Abstract

The ability to perceive composite objects as a whole is fundamental for visual perception in a complex and cluttered natural environment. This ability may be mediated by increased communication between neural representations of distinct object elements, and has been linked to increased synchronization of oscillatory brain activity in the gamma band. Previous studies of perceptual grouping either guided attention between local and global aspects of a given stimulus or manipulated its physical properties to achieve grouped and ungrouped perceptual conditions. In contrast to those studies, we fully matched the physical properties underlying global and local percepts using a bistable stimulus that causes the viewer to perceive either local motion of multiple elements or global motion of two illusory shapes without any external change. To test the synchronization hypothesis we recorded brain activity with EEG, while human participants viewed the stimulus and reported changes in their perception.
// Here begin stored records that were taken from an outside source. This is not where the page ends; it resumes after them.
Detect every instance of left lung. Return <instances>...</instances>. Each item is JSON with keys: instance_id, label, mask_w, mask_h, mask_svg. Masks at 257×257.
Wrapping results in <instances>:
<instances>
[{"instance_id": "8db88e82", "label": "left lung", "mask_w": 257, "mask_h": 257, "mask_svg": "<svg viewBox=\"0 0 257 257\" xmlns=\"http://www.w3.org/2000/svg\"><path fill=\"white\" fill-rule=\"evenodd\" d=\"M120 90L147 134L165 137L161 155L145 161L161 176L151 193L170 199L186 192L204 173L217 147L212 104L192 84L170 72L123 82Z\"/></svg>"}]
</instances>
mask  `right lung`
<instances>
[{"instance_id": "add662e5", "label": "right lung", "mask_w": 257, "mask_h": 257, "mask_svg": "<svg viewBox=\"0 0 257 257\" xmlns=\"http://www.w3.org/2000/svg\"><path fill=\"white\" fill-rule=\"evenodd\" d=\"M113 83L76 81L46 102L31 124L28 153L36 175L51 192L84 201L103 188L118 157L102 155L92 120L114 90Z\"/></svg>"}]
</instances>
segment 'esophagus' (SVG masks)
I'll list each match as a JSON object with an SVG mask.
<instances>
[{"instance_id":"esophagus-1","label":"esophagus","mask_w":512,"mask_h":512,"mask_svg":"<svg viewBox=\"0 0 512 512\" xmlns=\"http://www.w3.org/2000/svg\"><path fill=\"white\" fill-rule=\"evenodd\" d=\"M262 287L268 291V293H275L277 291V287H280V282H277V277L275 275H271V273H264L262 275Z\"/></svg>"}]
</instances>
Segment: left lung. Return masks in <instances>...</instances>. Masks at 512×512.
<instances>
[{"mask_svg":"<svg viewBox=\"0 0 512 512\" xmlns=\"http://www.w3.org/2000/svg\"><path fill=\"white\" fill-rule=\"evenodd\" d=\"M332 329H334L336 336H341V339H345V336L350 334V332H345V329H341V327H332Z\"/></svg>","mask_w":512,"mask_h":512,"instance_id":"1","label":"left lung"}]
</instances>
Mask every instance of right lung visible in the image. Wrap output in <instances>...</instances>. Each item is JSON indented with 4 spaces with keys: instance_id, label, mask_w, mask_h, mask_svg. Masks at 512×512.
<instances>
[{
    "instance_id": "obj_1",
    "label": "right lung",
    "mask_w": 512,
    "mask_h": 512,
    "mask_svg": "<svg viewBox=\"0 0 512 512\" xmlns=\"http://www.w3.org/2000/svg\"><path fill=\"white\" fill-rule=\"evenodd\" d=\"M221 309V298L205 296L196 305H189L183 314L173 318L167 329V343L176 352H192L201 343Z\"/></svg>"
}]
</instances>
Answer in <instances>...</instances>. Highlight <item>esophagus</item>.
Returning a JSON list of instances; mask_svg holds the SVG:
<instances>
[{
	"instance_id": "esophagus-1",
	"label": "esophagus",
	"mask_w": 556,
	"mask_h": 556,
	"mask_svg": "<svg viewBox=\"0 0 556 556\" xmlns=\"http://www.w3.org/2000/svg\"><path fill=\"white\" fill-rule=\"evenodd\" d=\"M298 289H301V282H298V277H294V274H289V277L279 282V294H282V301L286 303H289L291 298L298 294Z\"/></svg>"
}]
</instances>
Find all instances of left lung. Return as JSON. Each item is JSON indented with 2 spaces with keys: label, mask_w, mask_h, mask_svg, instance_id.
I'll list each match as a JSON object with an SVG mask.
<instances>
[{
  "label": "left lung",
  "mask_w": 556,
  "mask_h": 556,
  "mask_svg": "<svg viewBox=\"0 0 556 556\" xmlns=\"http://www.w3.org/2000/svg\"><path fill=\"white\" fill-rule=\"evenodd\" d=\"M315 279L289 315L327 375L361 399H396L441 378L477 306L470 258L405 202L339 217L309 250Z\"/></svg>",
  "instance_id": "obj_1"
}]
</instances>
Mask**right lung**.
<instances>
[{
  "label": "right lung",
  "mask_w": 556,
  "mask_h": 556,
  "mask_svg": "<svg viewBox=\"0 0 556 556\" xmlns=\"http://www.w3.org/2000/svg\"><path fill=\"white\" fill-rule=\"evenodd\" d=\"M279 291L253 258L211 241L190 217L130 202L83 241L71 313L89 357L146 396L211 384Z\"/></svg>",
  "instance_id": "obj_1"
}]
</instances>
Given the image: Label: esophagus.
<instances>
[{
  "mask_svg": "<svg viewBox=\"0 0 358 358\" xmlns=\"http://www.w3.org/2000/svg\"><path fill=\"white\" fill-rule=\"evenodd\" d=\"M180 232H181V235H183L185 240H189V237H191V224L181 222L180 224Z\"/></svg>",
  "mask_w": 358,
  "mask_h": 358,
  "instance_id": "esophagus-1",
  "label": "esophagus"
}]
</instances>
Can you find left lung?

In contrast to previous findings we show that power of the beta-band was lower during perception of global Gestalt than during that of local elements. Source localization places these differences in the posterior parietal cortex, overlapping with a site previously associated with both attention and Gestalt perception. These findings reveal a role of parietal beta-band activity in internally, rather than externally or attention-driven processes of Gestalt perception. They also add to the growing evidence for shared neural substrates of attention and Gestalt perception, both being linked to parietal cortex.